We recognize that our audience has an interest in photography to capture special moments such as Courts of Honors, campouts, winter activities, family vacations, sport events, and other gatherings. “Photo Friday” is intended to help photography amateurs improve their photo shoots through photo tips, which may include basic skills, creative shooting techniques, and proper care and maintenance. Tips in this section are written by amateurs, professional photographers, and by other contributors. We hope that you find these tips useful in your Scouting program.
Photographing snowy scenes presents some challenges, but nothing you cannot remedy. The problem that people run into is the camera’s false reading of the snow. If you “meter the scene” and snap a picture like you are used to doing, the snow will turn out grey and everything darker than the snow becomes even darker. Just a little bit of picture and practice is all it takes to master this art. As a general rule, figure out what’s going to be your main focus in the picture. Is it the scenic terrain, flora and fauna covered with snow or a portrait of Scouts posing in front of the snow-covered background?

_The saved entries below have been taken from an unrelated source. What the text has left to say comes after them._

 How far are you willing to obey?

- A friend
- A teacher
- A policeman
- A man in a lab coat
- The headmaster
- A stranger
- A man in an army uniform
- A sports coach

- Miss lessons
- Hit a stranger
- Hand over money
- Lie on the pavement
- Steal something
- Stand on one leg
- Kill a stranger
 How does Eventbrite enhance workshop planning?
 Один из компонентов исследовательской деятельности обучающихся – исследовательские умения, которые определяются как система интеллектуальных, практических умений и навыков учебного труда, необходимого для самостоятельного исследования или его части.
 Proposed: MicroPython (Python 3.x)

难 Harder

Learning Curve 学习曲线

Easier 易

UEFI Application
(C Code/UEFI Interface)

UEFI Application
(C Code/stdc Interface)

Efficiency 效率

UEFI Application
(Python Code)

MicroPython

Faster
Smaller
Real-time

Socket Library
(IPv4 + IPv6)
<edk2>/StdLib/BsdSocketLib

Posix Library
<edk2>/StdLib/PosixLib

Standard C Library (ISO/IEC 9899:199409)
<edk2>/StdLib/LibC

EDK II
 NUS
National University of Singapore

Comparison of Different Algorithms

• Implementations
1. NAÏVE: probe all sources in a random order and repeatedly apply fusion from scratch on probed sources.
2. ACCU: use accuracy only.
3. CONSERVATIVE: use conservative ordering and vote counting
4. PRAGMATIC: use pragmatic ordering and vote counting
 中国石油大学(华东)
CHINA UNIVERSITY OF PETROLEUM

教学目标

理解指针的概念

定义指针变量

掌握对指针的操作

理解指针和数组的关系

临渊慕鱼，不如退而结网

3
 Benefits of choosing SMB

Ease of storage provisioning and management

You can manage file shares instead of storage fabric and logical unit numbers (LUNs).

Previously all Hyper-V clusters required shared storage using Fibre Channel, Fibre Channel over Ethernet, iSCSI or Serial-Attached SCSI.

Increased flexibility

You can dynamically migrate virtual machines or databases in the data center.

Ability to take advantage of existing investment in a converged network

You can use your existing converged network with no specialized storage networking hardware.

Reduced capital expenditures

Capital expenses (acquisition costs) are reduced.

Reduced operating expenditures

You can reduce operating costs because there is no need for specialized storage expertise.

Tip #1: If snow-covered terrain is what you’re aiming for and you are using a digital point-and-shoot, you should try over-exposing by one or two stops (+1 or +2) to let more light into the camera. Doing this will cause your darker objects to brighten up a little. Remember to use the sun as a light source; not as an object in your picture. Play around with the over-exposure feature and use what works best for you. Your camera’s manual will have information on how to access this feature.
Tip #2:If the latter is your main focus still using your point-and-shoot, then you should first get up close and personal to take a reading of one of their faces (or skin tone) with your camera. Set your camera according to the readings. You can now shoot from any angle.
Tip #3: Under-exposure in this environment creates dramatic silhouettes. Although not commonly used in capturing special memories, this technique is more appealing to Scouts.